Berliner Forscher fanden beim Röntgen heraus, wie der Bildhauer das Antlitz der legendären Pharaonin veränderte.

Berlin. Sie ist mehr als 3300 Jahre alt und gilt als größte Attraktion des Ägyptischen Museums in Berlin. Die Büste der Pharaonin Nofretete. Wissenschaftler des Imaging Science Centers an der Charite wollten wissen, in welchem Zustand sich die als "schönste Frau der Welt" gepriesene Skulptur befindet, und schoben sie in eine Röntgenröhre. Dabei machten sie eine sensationelle Entdeckung: Hinter der aus Gips modellierten Büste befindet sich ein zweites, nicht weniger fein gezeichnetes Gesicht aus Kalkstein.
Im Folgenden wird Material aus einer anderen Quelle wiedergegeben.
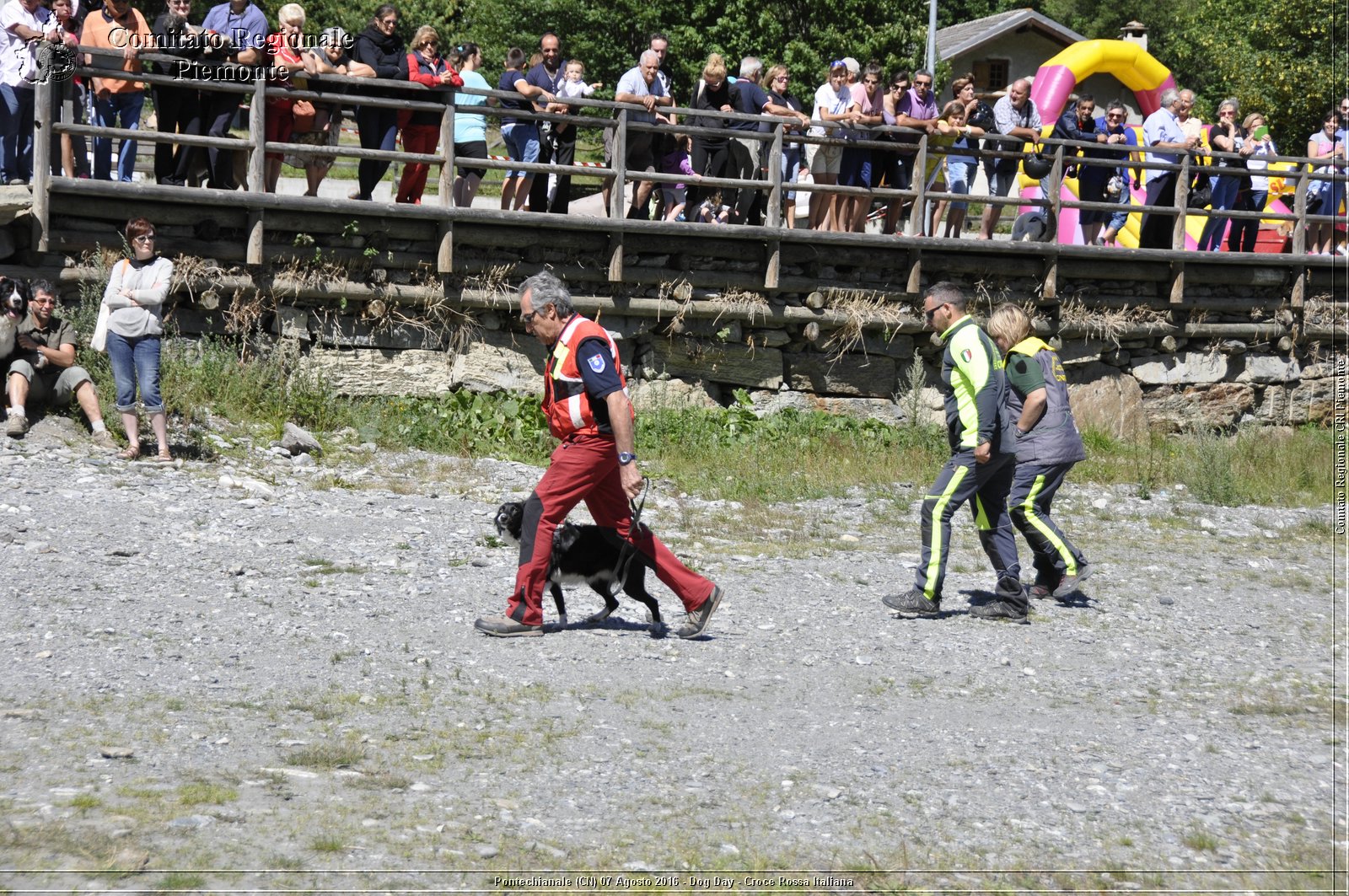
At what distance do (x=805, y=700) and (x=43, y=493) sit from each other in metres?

Auch dieses bildet Nofretete ab, allerdings mit nicht ganz so gerader Nase und Falten an den Mundwinkeln. "Als wir den Scan machten, war unbekannt, wie dick der Stuck im Gesicht ist und ob da überhaupt ein zweites Gesicht darunter ist", sagt Alexander Huppertz, der als Direktor des Centers für den Computer-Tomografie-Scan verantwortlich ist. Man habe zwar gewusst, dass ein Rohling hinter dem aus Stuck geformten Gesicht sei. Aber dass das innere Steingesicht so detailliert und dem äußeren Gesicht so ähnlich sei, sei eine große Überraschung gewesen.
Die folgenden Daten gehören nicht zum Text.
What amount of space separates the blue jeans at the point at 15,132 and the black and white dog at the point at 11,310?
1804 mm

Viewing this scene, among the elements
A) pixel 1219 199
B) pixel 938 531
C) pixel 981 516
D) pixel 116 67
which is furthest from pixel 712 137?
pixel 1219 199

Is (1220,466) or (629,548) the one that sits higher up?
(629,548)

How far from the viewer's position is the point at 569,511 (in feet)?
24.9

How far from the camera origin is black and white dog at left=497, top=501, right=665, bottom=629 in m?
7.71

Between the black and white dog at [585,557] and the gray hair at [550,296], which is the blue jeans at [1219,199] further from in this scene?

"Das Klischee ist, dass immer alles schöner gemacht wird", sagt Huppertz. Das sei in diesem Fall aber nicht so. Im Vergleich der beiden Gesichter zeige sich, dass - aus heutiger Sicht - Veränderungen sowohl in positiver als auch in negativer Richtung gemacht worden seien. So seien am äußeren Gesicht an den Mundwinken Falten wegretuschiert, die Nase "begradigt oder geglättet" worden, dafür aber am Auge Falten hinzugefügt worden. "Es wurde also personalisiert, aber nicht idealisiert."

Die Entstehung des altägyptischen Meisterwerks, dessen Wert von einer Versicherung auf 390 Millionen Dollar geschätzt wurde, müsse man sich im 14. Jahrhundert v. Chr. folgendermaßen vorstellen, erzählt Huppertz: Nofretete saß beim königlichen Bildhauer Modell, der ihr Abbild in einen Stein meißelte. Dann hätten die Königin oder ihr Mann Echnaton das Kunstwerk inspiziert und Anweisungen für die Änderungen erteilt. Das Ergebnis sei die über den Stein modellierte berühmte Nofretete-Büste.

Huppertz und sein Team schoben die 47 Zentimeter hohe Büste bereits 2006 in eine Röhre, in der sonst Menschen geröntgt werden. Die Forschung an den Datensätzen dauerte zwei Jahre. Die Bilder vom Inneren der Büste lösten aber nicht nur Begeisterung aus. Der Experte: "Wir waren erschrocken, wie schlecht die Anbindung der einzelnen Materialien ist, wie anfällig das Objekt ist." Saniert werden könne Nofretete nicht. Deswegen müsse man sie "extrem vorsichtig anfassen". Dadurch, dass sie "sehr inhomogen ist, ist sie vibrations- und berührungsempfindlich".

Derzeit ist Nofretete im Alten Museum auf der Museumsinsel zu sehen. Bald steht ihr jedoch ein Umzug bevor. Zur Eröffnung des 100 Meter entfernten Neuen Museums soll sie vom 16. Oktober an dort für Glanz sorgen.